6 miles per hour still water
The current flow 3 miles per hour
To find the crew's rowing rate in still water, let's call it "x", and the rate of the current, let's call it "y".
We can start by setting up a system of equations based on the given information:
(1) (x + y) * 1.5 = 13.5
(2) (x - y) * 4.5 = 13.5
Equation (1) represents the downstream trip, where the boat speed is the rowing rate in still water (x) plus the rate of the current (y), multiplied by the time it took (1.5), which equals the distance of 13.5 miles.
Equation (2) represents the upstream trip, where the boat speed is the rowing rate in still water (x) minus the rate of the current (y), multiplied by the time it took (4.5), which again equals the distance of 13.5 miles.
Now, let's solve this system of equations to find the values of x and y.
Start by simplifying equation (1):
1.5x + 1.5y = 13.5 (divide both sides by 1.5)
This simplifies to:
x + y = 9 (equation 3)
Now, let's simplify equation (2):
4.5x - 4.5y = 13.5 (divide both sides by 4.5)
This simplifies to:
x - y = 3 (equation 4)
Now, we can solve equations 3 and 4 simultaneously.
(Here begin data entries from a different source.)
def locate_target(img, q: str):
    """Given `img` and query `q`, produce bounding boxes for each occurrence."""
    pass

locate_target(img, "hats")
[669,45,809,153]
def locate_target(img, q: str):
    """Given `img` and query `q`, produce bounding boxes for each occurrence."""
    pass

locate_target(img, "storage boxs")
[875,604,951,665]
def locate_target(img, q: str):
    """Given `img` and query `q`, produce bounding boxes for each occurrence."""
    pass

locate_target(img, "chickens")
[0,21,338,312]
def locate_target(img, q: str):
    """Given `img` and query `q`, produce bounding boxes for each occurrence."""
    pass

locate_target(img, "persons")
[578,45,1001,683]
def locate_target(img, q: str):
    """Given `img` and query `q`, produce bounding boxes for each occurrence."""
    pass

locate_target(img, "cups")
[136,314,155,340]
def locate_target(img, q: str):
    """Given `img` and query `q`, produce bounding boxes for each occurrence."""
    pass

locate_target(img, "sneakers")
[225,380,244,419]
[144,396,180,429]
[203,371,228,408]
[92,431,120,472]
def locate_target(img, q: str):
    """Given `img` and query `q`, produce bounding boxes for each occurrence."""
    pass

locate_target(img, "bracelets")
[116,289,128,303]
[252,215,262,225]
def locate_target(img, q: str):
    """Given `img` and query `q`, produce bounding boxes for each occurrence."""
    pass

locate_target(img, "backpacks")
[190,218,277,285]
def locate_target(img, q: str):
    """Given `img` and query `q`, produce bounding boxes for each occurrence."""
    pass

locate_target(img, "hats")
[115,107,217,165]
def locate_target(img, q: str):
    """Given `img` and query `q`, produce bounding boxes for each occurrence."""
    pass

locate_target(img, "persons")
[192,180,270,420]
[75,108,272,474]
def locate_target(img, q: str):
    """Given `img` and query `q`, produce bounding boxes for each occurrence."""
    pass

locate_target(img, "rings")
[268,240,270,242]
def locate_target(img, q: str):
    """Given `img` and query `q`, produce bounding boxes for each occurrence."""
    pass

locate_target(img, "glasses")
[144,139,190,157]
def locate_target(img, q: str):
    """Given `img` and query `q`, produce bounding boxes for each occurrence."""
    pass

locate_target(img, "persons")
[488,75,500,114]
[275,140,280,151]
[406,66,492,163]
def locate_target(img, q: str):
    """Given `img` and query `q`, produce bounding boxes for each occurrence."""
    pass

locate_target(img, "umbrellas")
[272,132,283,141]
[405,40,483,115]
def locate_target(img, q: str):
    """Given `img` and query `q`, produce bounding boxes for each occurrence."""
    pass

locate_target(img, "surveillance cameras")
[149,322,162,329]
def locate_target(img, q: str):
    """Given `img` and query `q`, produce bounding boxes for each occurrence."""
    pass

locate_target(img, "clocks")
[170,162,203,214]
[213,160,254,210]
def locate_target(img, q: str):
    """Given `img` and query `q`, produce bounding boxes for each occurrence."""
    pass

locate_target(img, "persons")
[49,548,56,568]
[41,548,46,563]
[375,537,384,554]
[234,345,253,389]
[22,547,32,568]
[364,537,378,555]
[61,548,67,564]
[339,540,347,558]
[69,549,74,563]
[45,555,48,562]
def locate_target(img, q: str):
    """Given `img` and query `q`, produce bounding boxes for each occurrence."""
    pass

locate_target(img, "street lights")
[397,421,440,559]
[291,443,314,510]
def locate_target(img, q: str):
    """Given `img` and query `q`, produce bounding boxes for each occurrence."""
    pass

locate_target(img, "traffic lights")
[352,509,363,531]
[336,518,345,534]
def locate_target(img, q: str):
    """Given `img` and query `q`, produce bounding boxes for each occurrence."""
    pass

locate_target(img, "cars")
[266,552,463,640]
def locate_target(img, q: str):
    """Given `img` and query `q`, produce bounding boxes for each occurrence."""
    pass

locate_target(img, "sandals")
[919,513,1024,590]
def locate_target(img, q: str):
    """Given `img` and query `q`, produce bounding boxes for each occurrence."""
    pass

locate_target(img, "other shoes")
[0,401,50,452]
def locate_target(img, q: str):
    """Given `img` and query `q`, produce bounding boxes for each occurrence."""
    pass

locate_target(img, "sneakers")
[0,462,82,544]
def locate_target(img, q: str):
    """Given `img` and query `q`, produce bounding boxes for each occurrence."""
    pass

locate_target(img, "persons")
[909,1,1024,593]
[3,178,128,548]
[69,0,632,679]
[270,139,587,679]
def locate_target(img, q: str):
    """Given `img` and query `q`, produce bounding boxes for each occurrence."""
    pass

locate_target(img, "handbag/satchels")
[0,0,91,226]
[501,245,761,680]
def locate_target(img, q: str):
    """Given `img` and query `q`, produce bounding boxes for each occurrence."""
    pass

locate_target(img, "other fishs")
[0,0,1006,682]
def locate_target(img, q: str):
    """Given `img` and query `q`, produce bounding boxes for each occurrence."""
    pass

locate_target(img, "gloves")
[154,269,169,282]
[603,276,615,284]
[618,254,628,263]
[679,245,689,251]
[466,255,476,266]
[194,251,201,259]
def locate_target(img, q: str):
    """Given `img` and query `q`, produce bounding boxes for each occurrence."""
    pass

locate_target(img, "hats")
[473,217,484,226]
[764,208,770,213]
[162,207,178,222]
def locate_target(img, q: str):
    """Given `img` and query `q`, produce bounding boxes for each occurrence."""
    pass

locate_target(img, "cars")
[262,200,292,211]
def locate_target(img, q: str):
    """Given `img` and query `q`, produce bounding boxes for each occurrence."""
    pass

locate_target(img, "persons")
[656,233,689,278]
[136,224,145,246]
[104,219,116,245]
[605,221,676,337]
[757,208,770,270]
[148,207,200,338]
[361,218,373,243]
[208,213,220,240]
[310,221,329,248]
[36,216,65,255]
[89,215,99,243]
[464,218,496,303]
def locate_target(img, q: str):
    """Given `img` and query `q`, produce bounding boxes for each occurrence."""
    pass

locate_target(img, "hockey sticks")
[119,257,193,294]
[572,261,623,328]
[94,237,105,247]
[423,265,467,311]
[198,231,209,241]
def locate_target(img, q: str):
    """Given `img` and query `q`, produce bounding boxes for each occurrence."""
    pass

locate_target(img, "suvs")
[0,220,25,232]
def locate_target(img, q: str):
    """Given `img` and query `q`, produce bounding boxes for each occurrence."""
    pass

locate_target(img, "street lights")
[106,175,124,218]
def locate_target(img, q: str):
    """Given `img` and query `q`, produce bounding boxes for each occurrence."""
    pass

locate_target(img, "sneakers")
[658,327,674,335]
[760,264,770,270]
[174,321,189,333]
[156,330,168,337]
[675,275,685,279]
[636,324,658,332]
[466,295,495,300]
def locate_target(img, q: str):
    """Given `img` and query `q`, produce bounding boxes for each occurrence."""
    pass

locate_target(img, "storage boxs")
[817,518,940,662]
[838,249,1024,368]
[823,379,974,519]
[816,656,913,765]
First, let's solve equation 3 for x:
x = 9 - y
Next, substitute this value of x into equation 4:
(9 - y) - y = 3
Simplify the equation:
9 - 2y = 3
Move the constant to the right side:
-2y = 3 - 9
-2y = -6
Now, divide both sides by -2 to solve for y:
y = -6 / -2
y = 3
Now that we have the value of y, we can substitute it back into equation 3 to solve for x:
x + 3 = 9
Subtract 3 from both sides:
x = 6
Therefore, the crew's rowing rate in still water is 6 miles per hour, and the rate of the current is 3 miles per hour.